Un tel inventaire des réussites et des problèmes dans la poursuite des objectifs de développement de l’éducation convenus internationalement constitue la base des propositions diverses faites jusqu’à présent pour définir un but mondial de l’éducation pour l’après-2015 (UNESCO-UNICEF 2013 ; secrétariat du Commonwealth 2012 ; Save the Children 2012 ; UNESCO 2013 ; HLP 2013). Il apparaît que ces propositions sont fondées sur un consensus selon lequel les objectifs internationaux ne seront pas atteints à la date fixée, que le calendrier demeurera inachevé, que malgré les progrès réalisés, les promesses de l’actuel calendrier concernant l’accès équitable et les possibilités réelles pour répondre aux « besoins éducatifs de base » de tous les enfants, de tous les jeunes et de tous les adultes ne seront pas tenues. Tout calendrier défini à l’avenir ne sera par conséquent qu’une continuation des objectifs définis par le passé, et qui auront probablement été améliorés et adaptés (Tawil, sous presse). L’étendue du calendrier sera aussi élargie au-delà des limites étroites de la scolarité primaire, qui a été associée au cadre des OMD. Elle inclura le premier cycle de l’enseignement secondaire et abordera aussi le développement des compétences (professionnelles) chez les jeunes.

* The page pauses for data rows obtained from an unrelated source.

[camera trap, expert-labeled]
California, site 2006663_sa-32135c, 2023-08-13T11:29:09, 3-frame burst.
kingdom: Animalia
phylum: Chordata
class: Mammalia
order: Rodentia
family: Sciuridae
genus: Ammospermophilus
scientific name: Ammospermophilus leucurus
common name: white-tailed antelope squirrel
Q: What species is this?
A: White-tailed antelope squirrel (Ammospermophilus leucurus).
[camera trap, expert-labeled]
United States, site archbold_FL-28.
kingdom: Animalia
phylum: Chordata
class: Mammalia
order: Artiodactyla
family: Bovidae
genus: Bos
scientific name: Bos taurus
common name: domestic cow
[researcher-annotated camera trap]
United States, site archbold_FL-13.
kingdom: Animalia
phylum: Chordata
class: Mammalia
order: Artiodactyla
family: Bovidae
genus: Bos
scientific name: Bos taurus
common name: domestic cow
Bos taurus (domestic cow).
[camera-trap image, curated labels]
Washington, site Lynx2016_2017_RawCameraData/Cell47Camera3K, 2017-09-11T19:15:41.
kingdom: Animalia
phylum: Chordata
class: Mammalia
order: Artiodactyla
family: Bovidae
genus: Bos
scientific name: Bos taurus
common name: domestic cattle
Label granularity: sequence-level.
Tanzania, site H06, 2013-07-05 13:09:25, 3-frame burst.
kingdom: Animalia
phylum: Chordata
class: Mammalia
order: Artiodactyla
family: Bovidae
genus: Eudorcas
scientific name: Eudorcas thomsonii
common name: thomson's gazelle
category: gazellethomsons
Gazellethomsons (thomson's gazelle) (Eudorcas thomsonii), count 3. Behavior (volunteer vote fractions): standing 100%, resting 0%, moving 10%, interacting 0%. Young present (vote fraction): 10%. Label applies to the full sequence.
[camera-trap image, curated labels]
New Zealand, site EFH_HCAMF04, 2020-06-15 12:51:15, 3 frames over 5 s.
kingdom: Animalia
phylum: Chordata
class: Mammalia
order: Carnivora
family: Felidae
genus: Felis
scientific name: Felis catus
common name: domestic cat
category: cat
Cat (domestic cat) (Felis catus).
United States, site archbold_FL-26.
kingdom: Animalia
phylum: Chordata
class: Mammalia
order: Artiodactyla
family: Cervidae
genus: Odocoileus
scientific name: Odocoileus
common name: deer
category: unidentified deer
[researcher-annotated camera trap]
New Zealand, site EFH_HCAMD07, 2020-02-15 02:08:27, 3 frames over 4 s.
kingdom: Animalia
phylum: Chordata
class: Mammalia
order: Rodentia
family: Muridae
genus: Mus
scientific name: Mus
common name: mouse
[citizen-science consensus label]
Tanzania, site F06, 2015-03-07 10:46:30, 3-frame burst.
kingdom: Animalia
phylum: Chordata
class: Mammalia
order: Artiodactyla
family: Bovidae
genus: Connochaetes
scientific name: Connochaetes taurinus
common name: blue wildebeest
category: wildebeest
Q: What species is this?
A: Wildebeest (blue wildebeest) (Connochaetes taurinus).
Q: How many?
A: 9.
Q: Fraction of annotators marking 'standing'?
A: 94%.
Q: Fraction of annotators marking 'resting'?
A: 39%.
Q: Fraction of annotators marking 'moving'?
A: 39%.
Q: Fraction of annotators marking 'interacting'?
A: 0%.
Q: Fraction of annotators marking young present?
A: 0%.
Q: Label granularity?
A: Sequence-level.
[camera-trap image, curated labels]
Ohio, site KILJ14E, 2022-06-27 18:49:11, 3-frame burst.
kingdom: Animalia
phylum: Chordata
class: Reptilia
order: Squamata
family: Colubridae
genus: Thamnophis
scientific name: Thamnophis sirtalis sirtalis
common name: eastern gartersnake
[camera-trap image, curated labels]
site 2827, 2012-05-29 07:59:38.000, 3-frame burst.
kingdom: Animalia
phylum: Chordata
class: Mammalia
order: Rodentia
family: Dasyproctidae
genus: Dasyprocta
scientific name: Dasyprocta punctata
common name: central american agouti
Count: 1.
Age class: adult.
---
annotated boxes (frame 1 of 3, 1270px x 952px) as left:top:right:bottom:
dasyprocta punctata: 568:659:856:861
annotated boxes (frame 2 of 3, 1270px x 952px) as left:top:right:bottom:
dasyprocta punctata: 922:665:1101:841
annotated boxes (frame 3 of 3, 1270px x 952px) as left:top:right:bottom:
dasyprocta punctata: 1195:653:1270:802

Toutefois, quelle que soit la nature des propositions faites, elles reflètent toutes l’architecture actuelle des objectifs et cibles, quoiqu’avec un plus grand souci de réduire les disparités et d’assurer que l’apprentissage permette d’acquérir efficacement des compétences. Malgré l’examen des tendances plus larges du développement dans les débats actuellement menés dans le monde au sujet de l’après-2015, les propositions faites restent dans les limites de l’architecture existante des calendriers internationaux de l’éducation et du développement. Paradoxalement, tandis que nous reconnaissons que le monde a considérablement changé depuis 2000, la nature des objectifs de l’éducation proposés pour l’après-2015 reste fondamentalement inchangée.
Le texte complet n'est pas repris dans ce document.